=== ASSIGNED TASK A ===
Retype the interview text from "You are important" down to "than Diamond Platnumz.".
=== ASSIGNED TASK B ===
Sum up the interview in two sentences.

=== TEXT PASSAGE ===
----

I am going to run awareness campaigns ranging from HIV, early pregnancies, use of condoms, and abuse of drugs among youth. I like it because it is God’s calling. He said you start it, I will see you through. I am going to enjoy it but I am worried it is a lot of work. Imagine touring every ghetto in Kampala and every district in the country, coordinating more than 10 artistes and events companies. My dream is to do it on an African level. Some people have made HIV/Aids seem like one is in hell, while some have called it witchcraft. Others think that if you have HIV/Aids, it is the end of the world. HIV/Aids is not even a disease. It is not cancer or diabetes. It is something you can control.
You continuously refer to God in your conversations, what connection do you have with Him?
One thing I would like people to know is that I grew up in a rich family. I came to the ghettos because I was tired of having things on a silver plate. When I was leaving home, I told my dad that I would not return until I am richer than him. I did not talk to my dad for close to nine years, so I am not looking for money. My dad, Sulah Lwanga, was the first Ugandan to bring a convertible car in Uganda. Go ask Sudhir Ruparelia or Karim Hirji. That is why I bought a convertible. All 16 of us went to good schools; Mwiri, Nabisunsa, St. Lawrence. He wanted to educate us since he never went to school. When I started doing music, he was not happy. I left home when I was 16 years old and I have been working since. I am now 36 years old. Where do you think I have put all that money? Eaten it all or you think school fees takes all of it? You have come to my home, it is empty. People do not understand me. I would rather be alone and talk to God. I posted on Instagram that I am the richest boy in Africa. Nobody can understand but I am going to be the wealthiest boy in Africa with no money on my back accounts. It is my vision this year, doing what I love. Forget WizKid.
You have quite a following on social media but who are those people in your close circle?
You are important to me. You have been in my life for 13 years. Harouna Naire of Red Pepper, Bebe Cool, Douglas Lwanga — I saw him when he was working at Record Television and told him he had a bright future. I have people who are important to me. They are my friends. I talk of 15 years of knowing Jose Chameleone. I know when he is pissed and doesn’t want to talk to anyone. That man has the most beautiful heart but the world doesn’t know, and the people managing him are blundering. Chameleone should be like Wizkid because he can. He can speak and sing in English, Swahili and Luganda which allows him cross borders. He is loved in Rwanda, Kenya, Burundi, Tanzania and Uganda. He just needs a marketing team that can expand him outside East Africa. He is 10 times bigger than Diamond Platnumz.
You are on record for saying close to 90 per cent of artistes use and abuse drugs, is there more to this allegation?

----

=== RECORDED DATA ===
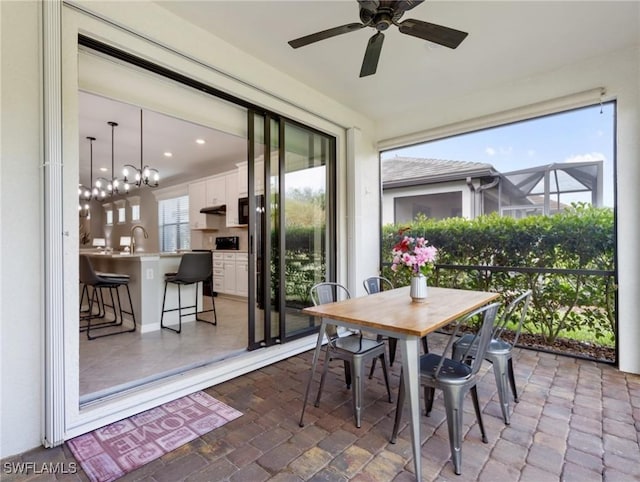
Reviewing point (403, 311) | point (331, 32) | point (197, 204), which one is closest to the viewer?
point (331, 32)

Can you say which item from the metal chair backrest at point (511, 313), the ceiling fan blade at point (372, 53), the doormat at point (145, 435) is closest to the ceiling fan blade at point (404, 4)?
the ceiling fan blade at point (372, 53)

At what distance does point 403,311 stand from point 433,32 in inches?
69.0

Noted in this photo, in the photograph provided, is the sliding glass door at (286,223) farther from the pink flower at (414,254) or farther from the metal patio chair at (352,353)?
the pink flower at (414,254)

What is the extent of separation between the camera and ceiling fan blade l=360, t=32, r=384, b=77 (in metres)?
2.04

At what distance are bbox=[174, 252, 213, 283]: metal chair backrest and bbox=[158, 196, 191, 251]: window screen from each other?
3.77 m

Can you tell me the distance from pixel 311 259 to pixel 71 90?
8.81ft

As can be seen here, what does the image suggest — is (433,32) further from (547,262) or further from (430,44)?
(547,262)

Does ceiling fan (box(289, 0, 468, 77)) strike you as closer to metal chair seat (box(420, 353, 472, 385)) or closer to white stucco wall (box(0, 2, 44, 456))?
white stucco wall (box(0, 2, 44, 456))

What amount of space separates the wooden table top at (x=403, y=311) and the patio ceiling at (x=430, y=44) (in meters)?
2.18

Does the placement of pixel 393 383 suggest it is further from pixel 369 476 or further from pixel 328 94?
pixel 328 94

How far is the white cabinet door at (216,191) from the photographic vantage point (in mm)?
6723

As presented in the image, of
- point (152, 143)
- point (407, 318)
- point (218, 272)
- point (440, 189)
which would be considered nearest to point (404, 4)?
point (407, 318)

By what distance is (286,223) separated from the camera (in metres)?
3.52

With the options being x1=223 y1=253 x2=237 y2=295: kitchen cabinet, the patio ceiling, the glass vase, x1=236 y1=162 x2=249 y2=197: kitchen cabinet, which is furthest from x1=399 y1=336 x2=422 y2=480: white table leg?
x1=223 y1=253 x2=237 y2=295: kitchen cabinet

----

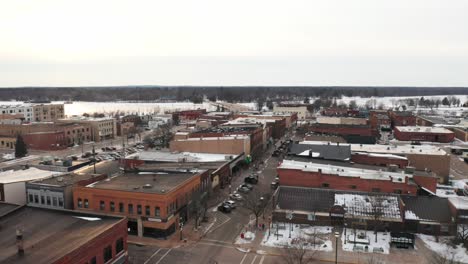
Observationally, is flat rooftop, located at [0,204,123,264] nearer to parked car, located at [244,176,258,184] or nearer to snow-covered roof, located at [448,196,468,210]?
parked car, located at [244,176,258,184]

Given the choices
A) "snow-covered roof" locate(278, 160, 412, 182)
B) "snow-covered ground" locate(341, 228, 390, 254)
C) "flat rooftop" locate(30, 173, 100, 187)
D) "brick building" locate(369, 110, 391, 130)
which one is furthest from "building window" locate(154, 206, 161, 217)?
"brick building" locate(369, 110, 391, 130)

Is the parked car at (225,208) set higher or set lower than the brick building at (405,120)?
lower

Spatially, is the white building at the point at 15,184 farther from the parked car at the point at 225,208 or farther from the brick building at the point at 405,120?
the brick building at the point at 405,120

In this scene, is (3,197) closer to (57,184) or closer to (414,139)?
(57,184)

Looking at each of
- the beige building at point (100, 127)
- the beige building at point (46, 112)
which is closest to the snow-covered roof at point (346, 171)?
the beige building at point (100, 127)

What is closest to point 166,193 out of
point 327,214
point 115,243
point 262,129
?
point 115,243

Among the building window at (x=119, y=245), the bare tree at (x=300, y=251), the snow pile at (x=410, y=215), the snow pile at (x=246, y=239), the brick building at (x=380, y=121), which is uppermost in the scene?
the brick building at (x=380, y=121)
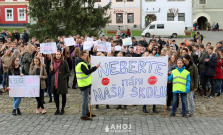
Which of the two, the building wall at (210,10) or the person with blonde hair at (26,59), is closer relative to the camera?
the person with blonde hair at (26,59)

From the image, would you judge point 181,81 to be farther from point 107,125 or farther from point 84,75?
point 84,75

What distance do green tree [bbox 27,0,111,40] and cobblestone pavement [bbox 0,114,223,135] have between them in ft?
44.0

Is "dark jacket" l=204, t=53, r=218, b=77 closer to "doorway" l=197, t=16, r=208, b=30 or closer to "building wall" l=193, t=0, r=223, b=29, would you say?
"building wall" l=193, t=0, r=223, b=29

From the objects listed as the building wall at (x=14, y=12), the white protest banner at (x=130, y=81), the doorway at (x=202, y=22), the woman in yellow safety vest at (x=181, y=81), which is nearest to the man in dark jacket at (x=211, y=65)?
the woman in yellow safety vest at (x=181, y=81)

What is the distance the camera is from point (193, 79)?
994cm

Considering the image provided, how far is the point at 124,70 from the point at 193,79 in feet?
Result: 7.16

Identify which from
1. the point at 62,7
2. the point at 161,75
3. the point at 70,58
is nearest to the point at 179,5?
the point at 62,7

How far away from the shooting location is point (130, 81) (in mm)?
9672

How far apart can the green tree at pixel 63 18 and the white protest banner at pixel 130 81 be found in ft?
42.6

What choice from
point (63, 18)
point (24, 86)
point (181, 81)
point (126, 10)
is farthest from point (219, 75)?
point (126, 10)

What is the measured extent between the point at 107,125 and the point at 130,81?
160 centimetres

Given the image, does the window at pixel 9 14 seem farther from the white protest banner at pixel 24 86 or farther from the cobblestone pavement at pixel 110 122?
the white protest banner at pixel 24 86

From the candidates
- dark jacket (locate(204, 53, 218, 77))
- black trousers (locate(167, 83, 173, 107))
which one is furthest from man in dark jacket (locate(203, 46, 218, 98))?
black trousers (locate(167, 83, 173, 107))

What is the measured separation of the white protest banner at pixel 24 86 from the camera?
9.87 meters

----

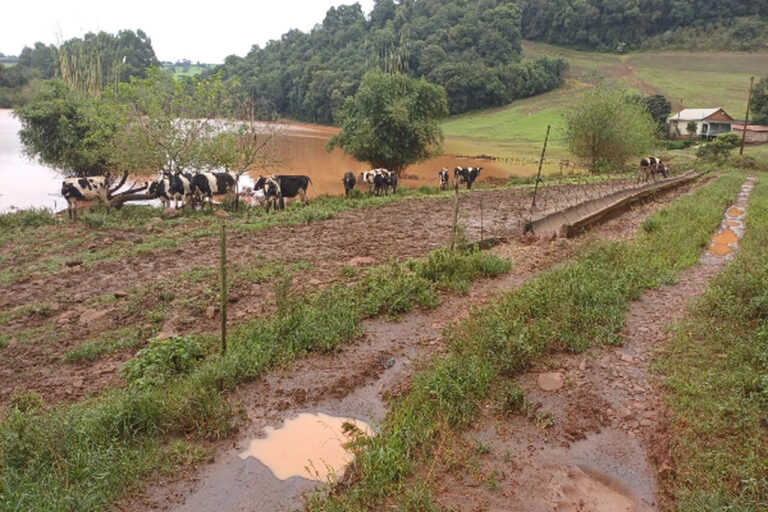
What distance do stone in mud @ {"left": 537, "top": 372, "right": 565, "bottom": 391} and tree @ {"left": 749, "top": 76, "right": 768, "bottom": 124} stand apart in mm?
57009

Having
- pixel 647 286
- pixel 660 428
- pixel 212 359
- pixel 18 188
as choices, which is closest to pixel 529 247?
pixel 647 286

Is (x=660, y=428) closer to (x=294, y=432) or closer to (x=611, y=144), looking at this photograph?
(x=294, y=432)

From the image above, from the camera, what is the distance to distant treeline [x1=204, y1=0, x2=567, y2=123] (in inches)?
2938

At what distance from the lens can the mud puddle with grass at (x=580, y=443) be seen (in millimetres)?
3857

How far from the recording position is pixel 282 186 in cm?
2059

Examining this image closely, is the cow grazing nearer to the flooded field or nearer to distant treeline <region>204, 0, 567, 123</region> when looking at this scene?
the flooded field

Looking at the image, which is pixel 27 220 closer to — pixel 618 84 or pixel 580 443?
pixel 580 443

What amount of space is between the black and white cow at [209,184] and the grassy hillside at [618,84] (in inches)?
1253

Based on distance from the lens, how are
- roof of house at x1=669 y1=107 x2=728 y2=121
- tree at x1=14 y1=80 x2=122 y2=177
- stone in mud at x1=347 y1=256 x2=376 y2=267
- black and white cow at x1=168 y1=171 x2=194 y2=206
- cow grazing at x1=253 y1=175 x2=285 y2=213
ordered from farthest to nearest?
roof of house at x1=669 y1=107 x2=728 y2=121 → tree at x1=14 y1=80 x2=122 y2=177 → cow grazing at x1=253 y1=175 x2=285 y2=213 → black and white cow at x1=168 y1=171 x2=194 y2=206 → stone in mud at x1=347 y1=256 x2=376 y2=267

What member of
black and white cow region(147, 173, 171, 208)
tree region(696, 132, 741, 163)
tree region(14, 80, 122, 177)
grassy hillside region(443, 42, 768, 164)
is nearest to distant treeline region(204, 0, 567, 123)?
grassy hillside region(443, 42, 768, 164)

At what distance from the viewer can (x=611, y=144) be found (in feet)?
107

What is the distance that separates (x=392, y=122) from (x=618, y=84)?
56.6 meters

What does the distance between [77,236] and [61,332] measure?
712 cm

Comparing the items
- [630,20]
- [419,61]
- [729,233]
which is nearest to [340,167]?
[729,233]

----

=== EXPECTED OUTPUT A ===
You are important to me. You have been in my life for 13 years. Harouna Naire of Red Pepper, Bebe Cool, Douglas Lwanga — I saw him when he was working at Record Television and told him he had a bright future. I have people who are important to me. They are my friends. I talk of 15 years of knowing Jose Chameleone. I know when he is pissed and doesn’t want to talk to anyone. That man has the most beautiful heart but the world doesn’t know, and the people managing him are blundering. Chameleone should be like Wizkid because he can. He can speak and sing in English, Swahili and Luganda which allows him cross borders. He is loved in Rwanda, Kenya, Burundi, Tanzania and Uganda. He just needs a marketing team that can expand him outside East Africa. He is 10 times bigger than Diamond Platnumz.

=== EXPECTED OUTPUT B ===
The speaker plans awareness campaigns on HIV, early pregnancies, condom use and drug abuse among youth, calls the work God's calling, and says HIV/Aids is something that can be controlled. The speaker also describes growing up in a rich family and leaving home at 16, and names close friends such as Jose Chameleone, who the speaker says needs a marketing team to expand him outside East Africa.